С новостями — по крайней мере, по выходным — неразлучен бокал красного вина. Генри наливает себе остатки «Кот дю Рон», включает без звука телевизор, а сам, не теряя времени, принимается чистить и резать лук. Чтобы не сдирать подсохшие верхние слои, делает глубокий надрез и выдирает из-под семи одежек белую, сочную луковую сердцевину, остальное выбрасывает. Быстро нарезает три луковицы и кидает их в сотейник, где уже булькает оливковое масло. В готовке его привлекает относительная свобода, необязательность, невозможная в операционной. Что случится, если ты допустишь ошибку на кухне? Кто-то поморщится — только и всего. Никто не умрет. Очистив и мелко покрошив девять толстых зубчиков чеснока, Генри добавляет их к луку. Рецептам он следует только в общих чертах. Больше всего ему нравятся кулинары, пишущие о «пригоршнях», «щепотках» и так далее. Они дают списки альтернативных ингредиентов и поощряют экспериментаторство.
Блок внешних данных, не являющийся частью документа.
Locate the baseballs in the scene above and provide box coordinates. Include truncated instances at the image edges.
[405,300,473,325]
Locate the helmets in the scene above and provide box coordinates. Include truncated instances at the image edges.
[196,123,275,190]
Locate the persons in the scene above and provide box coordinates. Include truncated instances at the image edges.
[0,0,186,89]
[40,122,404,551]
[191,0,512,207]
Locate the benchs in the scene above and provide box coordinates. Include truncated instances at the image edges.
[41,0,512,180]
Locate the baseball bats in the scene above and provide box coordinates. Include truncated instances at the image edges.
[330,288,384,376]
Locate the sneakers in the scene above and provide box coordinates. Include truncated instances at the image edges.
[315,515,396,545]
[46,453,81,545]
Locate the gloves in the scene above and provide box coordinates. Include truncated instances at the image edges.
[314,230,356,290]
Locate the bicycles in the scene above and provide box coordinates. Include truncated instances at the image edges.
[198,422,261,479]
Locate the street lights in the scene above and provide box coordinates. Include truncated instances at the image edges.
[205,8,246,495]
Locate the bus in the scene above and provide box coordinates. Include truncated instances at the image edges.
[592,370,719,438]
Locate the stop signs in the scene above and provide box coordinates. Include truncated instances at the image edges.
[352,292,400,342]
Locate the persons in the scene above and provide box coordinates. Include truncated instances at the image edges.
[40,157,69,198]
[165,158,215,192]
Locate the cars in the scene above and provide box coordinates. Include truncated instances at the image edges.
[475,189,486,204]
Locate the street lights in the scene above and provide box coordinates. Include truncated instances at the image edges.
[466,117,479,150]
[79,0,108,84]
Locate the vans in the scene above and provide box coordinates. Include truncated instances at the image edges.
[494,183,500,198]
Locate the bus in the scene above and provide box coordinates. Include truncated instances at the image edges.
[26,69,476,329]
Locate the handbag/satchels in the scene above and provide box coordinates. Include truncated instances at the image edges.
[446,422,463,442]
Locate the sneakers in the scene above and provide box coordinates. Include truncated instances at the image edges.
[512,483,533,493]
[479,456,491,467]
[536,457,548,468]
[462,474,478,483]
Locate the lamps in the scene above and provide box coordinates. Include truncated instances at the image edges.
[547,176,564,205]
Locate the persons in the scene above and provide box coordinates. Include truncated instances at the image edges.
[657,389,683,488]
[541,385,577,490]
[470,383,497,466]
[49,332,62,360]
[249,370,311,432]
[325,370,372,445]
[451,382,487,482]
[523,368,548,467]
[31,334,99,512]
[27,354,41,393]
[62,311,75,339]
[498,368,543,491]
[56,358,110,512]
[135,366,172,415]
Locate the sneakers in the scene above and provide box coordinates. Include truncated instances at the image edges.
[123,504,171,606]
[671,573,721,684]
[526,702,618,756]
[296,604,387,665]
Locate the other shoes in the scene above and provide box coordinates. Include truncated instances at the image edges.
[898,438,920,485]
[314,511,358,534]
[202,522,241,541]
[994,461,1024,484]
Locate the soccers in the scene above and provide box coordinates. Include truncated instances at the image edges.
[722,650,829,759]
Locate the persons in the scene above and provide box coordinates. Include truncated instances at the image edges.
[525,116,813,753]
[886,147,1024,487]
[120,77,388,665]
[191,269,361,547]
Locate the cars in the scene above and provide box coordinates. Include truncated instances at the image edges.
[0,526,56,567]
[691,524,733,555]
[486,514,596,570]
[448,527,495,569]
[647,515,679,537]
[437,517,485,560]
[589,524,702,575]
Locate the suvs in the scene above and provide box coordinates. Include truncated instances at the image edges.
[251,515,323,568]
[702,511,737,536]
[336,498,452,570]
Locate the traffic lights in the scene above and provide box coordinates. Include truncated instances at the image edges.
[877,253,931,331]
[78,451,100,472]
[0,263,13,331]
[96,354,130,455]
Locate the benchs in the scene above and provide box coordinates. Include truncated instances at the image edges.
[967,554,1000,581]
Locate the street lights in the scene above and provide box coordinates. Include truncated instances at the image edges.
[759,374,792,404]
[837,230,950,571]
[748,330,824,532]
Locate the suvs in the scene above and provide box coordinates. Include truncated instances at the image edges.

Генри согласен, что приличным поваром ему не стать: он, как говорит Розалинд, «готовит по вдохновению». Высыпав на ладонь несколько сушеных стручков чили, Генри крошит их пальцами и высыпает туда же, к луку и чесноку. По телевизору начинаются новости, но он пока не включает звук. Все те же кадры с вертолета, сделанные еще до темноты: та же толпа, наводнившая парк, то же общее ликование. К чесноку и луку, обжаренному до золотистой корочки, добавляется шафран, лавровый лист, апельсиновая цедра, орегано, пять филе анчоусов, несколько консервированных помидоров без кожицы. На экране, на импровизированной трибуне в Гайд-парке, сменяют друг друга ораторы: известный левый политик, поп-звезда, сценарист, профсоюзник. Генри бросает в большую кастрюлю кости трех скатов. Головы их целы, губы по-девчачьи надуты. Глаза от соприкосновения с закипающей водой туманятся. Какой-то полицейский чин отвечает на вопросы о манифестации. Кивает, сдержанно улыбается: видимо, все прошло гладко. Из зеленой сетки Генри достает с дюжину мидий и швыряет к скатам. Быть может, они все еще живы, быть может, чувствуют боль; но он этого знать не обязан. Все тот же серьезный репортер беззвучно раскрывает рот — нетрудно догадаться, что речь снова идет о беспрецедентном количестве демонстрантов. Над луком и всем прочим шипит и пузырится томатный сок, оранжево-рыжий от шафрана.